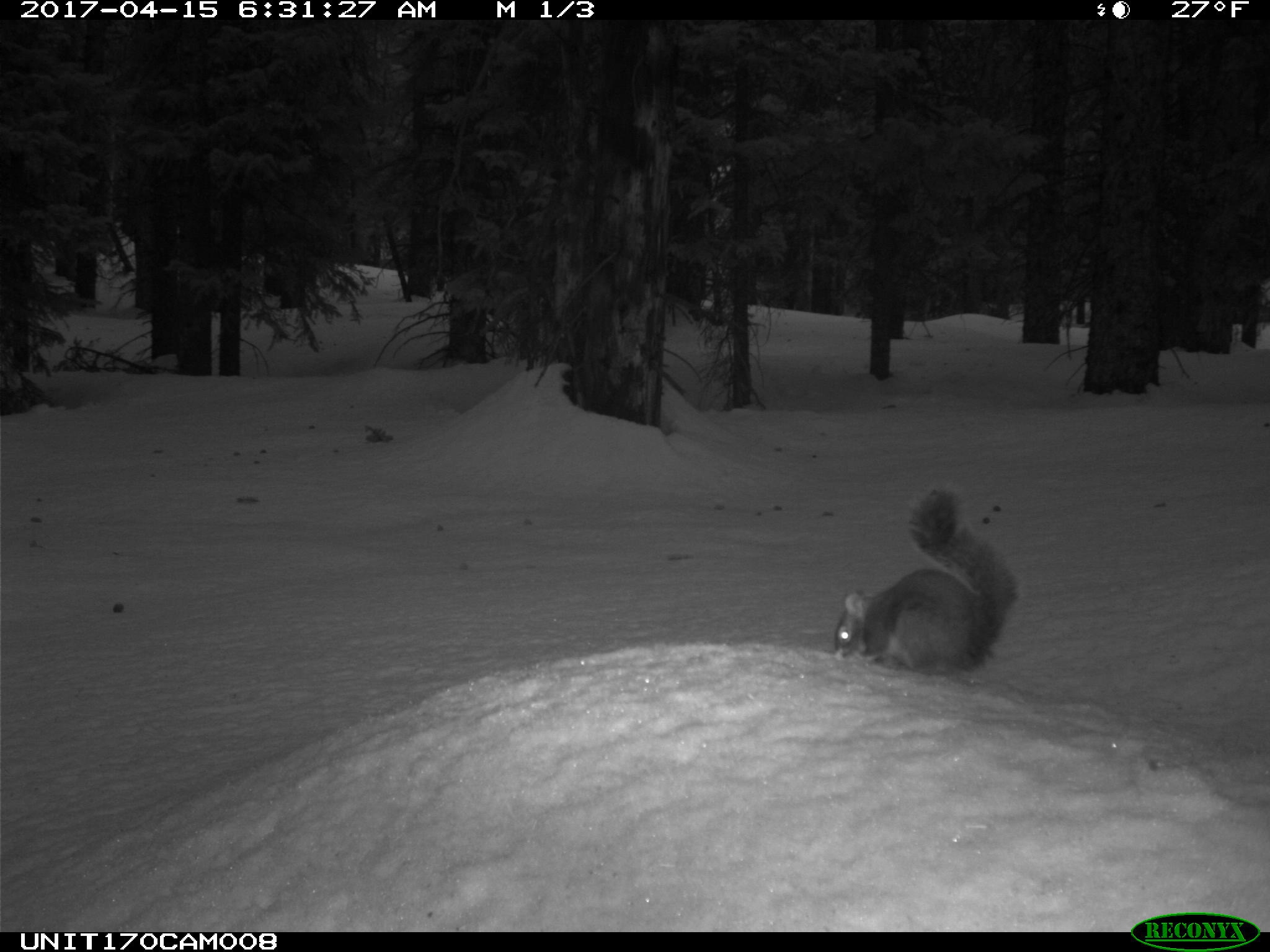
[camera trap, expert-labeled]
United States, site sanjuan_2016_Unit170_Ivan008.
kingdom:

YOUR GOAL:
Please give all of the data again, exact and free of pictures.

SOLUTION TO THE PROBLEM:
[camera trap, expert-labeled]
United States, site sanjuan_2016_Unit170_Ivan008.
kingdom:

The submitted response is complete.